Comprarono gli impasti e un succo d’uva, Anna era euforica, saltellava dappertutto
“Ehi” Anna guardò la sorella curiosa
“Sì Anna?” Elsa cominciava a temere qualche domanda scomoda
“Dove cavolo l’hai comprato quel vestito?!”
Elsa si mise a ridere pensando alle domande di Anna, lo guardò, era un lungo vestito bianco, trovava che fosse meraviglioso con la sua treccia laterale
“Oh beh…è stato Jack a regalarmelo”
“Uh uh uh…”
“No Anna non ci pensare nemmeno, siamo niente più che amici”
“Ceeeerto” disse Anna ridacchiando
Tornarono a casa chiacchierando, parlando del teatro e di ciò che si erano perse in tutti questi mesi.
Arrivate, Elsa era sul punto avere un deliquio perché la casa era estremamente sporca e estremamente in disordine.

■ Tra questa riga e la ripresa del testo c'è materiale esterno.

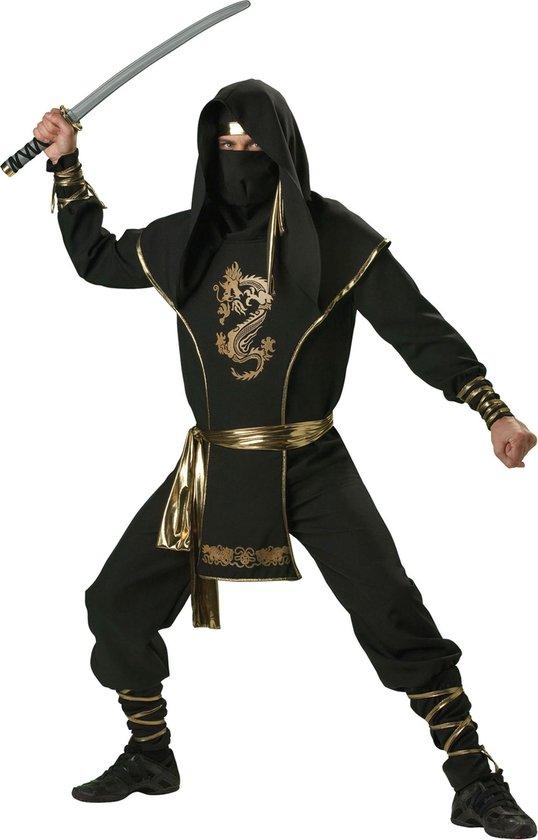 """""""Ninja kostuum voor heren - Premium - Verkleedkleding - Medium"""""""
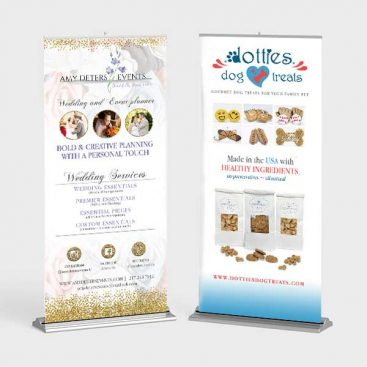 Amy Deters Events And Dotties Dog Treats Banners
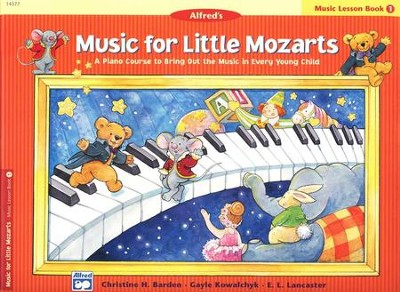 Music for Little Mozarts, Music Lesson Book 1   -     By: Christine H. Barden, Gayle Kowalchyk, E.L. Lancaster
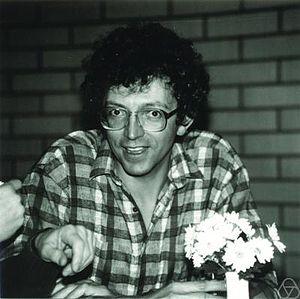 David Avis - David Avis in 1987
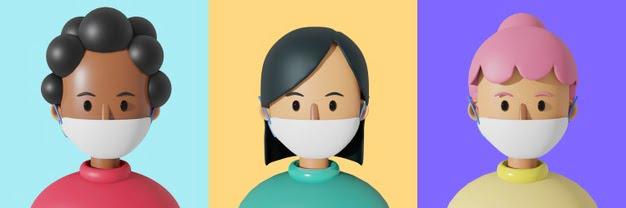 3 cartoon character avatar cute woman wearing mask 77116 615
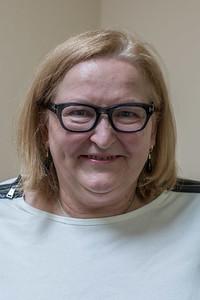 Janetta Geringson (7 of 7)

Mentre Anna preparava l’arrosto e la torta, Elsa pulì a fondo tutta casa, Jenette e gli altri ragazzi la guardarono sbalordita, alla fine del lavoro non sembrava nemmeno stanca.
La carne era croccante e gustosa, la verdura morbida e saporita, la torta deliziosa e il succo dissetante.

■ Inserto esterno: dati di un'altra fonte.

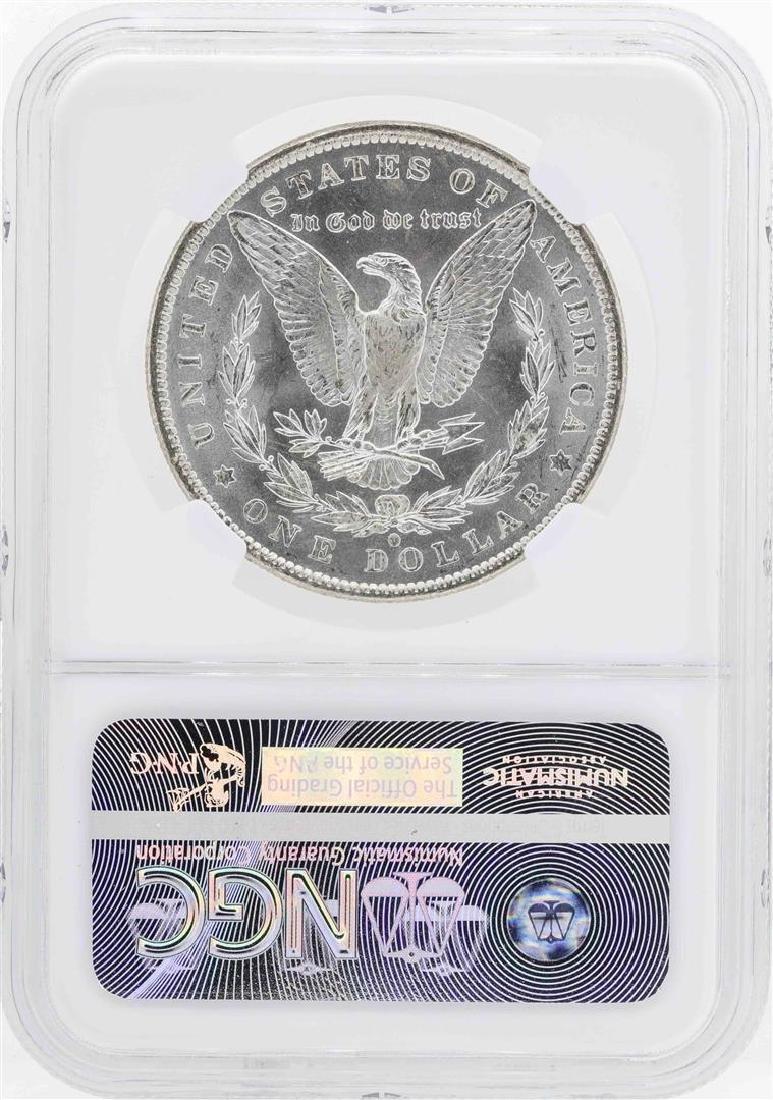 1884-O $1 Morgan Silver Dollar Coin NGC MS64 - 2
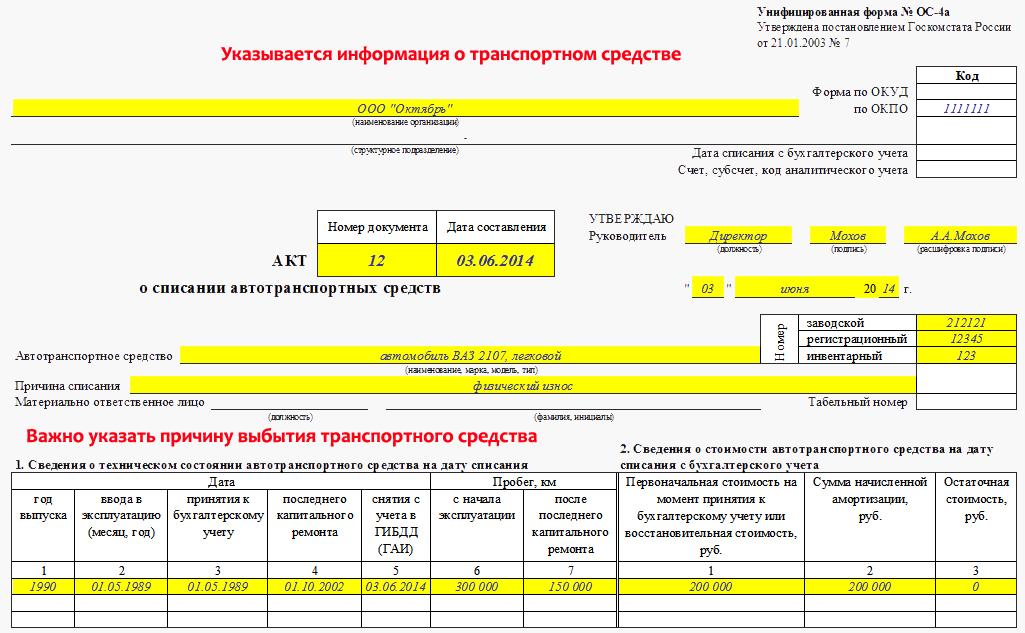 Акт на Утилизацию Основных Средств бланк
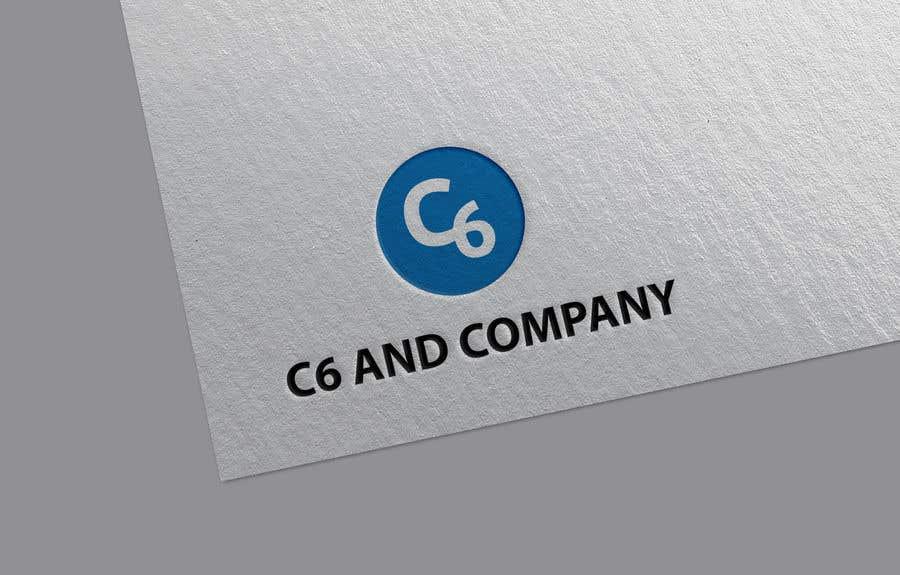 Bài tham dự cuộc thi #                                        162                                      cho                                         Logo for new Company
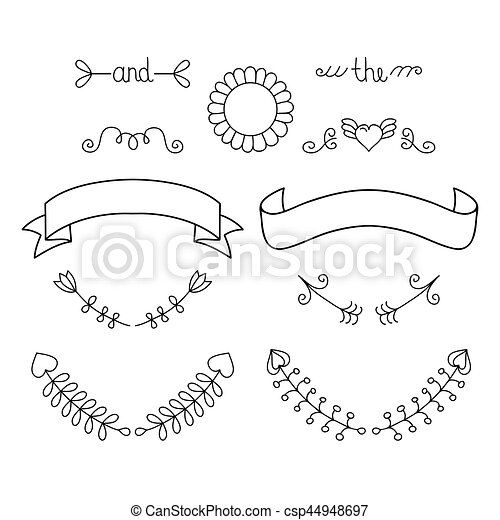 u00c9l u00e9ments  graphique  ensemble  coeur  couronne vector flourishes vector flourish ornaments
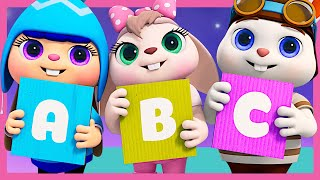 ABC song | Phonics For Kids | Eli Kids Songs & Nursery Rhyme Compilations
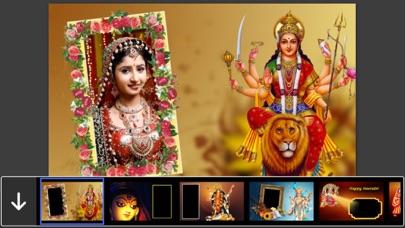 Navratri Photo Frames - Elegant Photo frame for your lovely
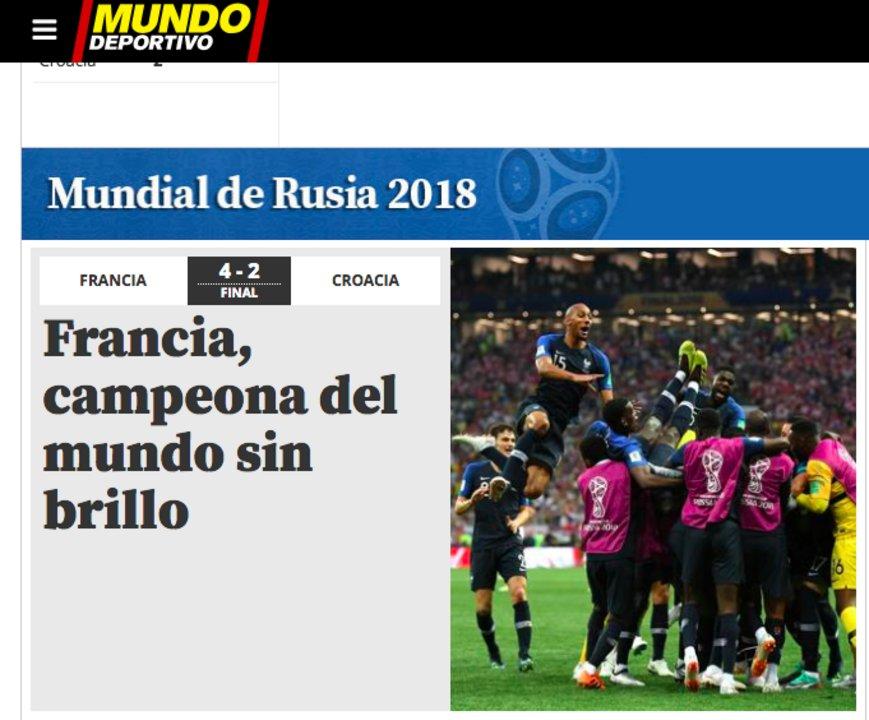 Mundo Deportivo, España.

Anna e Elsa si misero vicine, con i loro sacchi a pelo, a raccontarsi storie e a ridacchiare, facendosi riprendere più volte dai coinquilini.
“Dai Anna, adesso è il momento di andare a dormire”
“Uff…va bene” disse la minore, che era decisamente euforica
La giornata non poteva concludersi meglio.
 
 
Non appena tutti furono andati a dormire, Elsa si vestì in fretta e sgattaiolò fuori dall’appartamento.
Corse veloce, cercando di non farsi troppo notare, si fermò alla scatola rossa, quella dove si mettono le lettere da spedire.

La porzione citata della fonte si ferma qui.